Einblicke: Staatsbedienstete, die transparent mit Fehlern umgehen und daraus lernen – das klingt nach einem größeren kulturellen Wandel. Wie kann der gelingen?
Ursula Heinen-Esser: Indem wir als BGE-Geschäftsführer damit anfangen. Wir können diese Offenheit von unseren Mitarbeitern nur verlangen, wenn wir sie auf der Führungsebene überzeugend vorleben. Zudem haben wir mit Professor Oliver Sträter von der Universität Kassel einen Experten damit beauftragt, das auch systemisch zu verankern. Für die Standortauswahl bauen wir jetzt eine neue Abteilung auf, in der dann auch ganz neue Verfahren und Denkweisen etabliert werden sollen.
Einblicke: Wie können es Behörden schaffen, Offenheit zuzulassen und trotzdem rechtssichere Entscheidungen zu fällen?
Ursula Heinen-Esser: Erst mal: Wir als BGE sind gar keine Behörde, wir sind ein privates Un ternehmen, das sich zu hundert Prozent in Bundesbesitz befindet. Und ja, diese Offenheit ist meine feste Intention. Wir werden alle unsere Entscheidungen ja sorgfältig vorbereiten – aber trotzdem können auf dem Weg zu einer Entscheidung Fehler passieren. Man muss bereit sein, sie einzugestehen und nochmal ein, zwei Schritte zurückzugehen. Allerdings muss es dann irgendwann ein deutliches Vorankommen geben, auch dafür müssen wir sorgen. Kurzum: Wir müssen eine lernende Organisation werden, die lernende Verfahren ermöglicht.

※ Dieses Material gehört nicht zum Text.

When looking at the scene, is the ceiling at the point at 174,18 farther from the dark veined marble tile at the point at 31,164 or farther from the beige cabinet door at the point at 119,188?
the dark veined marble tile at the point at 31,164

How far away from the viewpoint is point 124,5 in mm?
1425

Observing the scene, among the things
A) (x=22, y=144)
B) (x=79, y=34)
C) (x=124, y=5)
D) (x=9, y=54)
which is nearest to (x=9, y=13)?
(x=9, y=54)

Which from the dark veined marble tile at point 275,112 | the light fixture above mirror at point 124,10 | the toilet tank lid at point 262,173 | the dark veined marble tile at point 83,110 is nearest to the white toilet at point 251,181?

Einblicke: Können Sie als Organisation überhaupt mithalten mit der digitalen Netzwerk-Gesellschaft, in der sich Initiativen schnell organisieren und das Wissen dynamisch wächst?

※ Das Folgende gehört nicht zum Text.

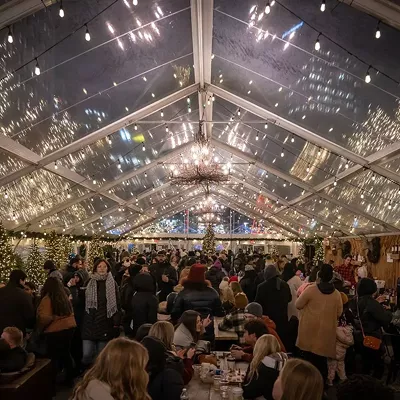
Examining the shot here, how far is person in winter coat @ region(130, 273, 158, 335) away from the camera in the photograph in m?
7.14

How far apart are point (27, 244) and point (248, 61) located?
A: 1028 cm

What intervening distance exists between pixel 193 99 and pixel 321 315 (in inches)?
321

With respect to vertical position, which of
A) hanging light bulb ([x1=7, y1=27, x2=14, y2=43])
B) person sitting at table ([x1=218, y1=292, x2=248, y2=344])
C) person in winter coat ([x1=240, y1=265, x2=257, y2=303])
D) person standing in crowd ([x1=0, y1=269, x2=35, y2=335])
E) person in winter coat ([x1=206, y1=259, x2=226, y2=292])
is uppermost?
hanging light bulb ([x1=7, y1=27, x2=14, y2=43])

Ursula Heinen-Esser: Wir haben keine Wahl, damit müssen wir uns im Jahr 2017 auseinandersetzen. Angesichts von Prozessen, die auf Generationen angelegt sind, ist das natürlich eine große Herausforderung. An dererseits hilft uns die digitale Welt auch ungemein, weil wir unsere Erkenntnisse und den Stand unserer Arbeit auf digitalen Plattformen jederzeit für die interessierte Öffentlichkeit zugänglich machen können. Dadurch wird es auch schwerer werden als in der Vergangenheit, Unwahrheiten über Projekte zu verbreiten. Die digitale Welt sehe ich daher vor allem als eine Riesenchance für uns, auch in der direkten Kommunikation mit den Bürgerinnen und Bürgern.
Einblicke: Wird es die Kompromissfindung in Sachen Endlagersuche erleichtern, dass Deutsch land aus der Atomenergie ausgestiegen ist?
Ursula Heinen-Esser: Durch den Atomausstieg und auch durch den Neustart bei der Endlagersuche ist eine bestimmte gesellschaftspolitische Befriedung erreicht worden – und damit auch akzeptanzfähige neue Verfahren. Wir müssen aber sehr vorsichtig damit umgehen, denn die erreichte Akzeptanz ist ein hohes Gut. Dem müssen wir jetzt gerecht werden.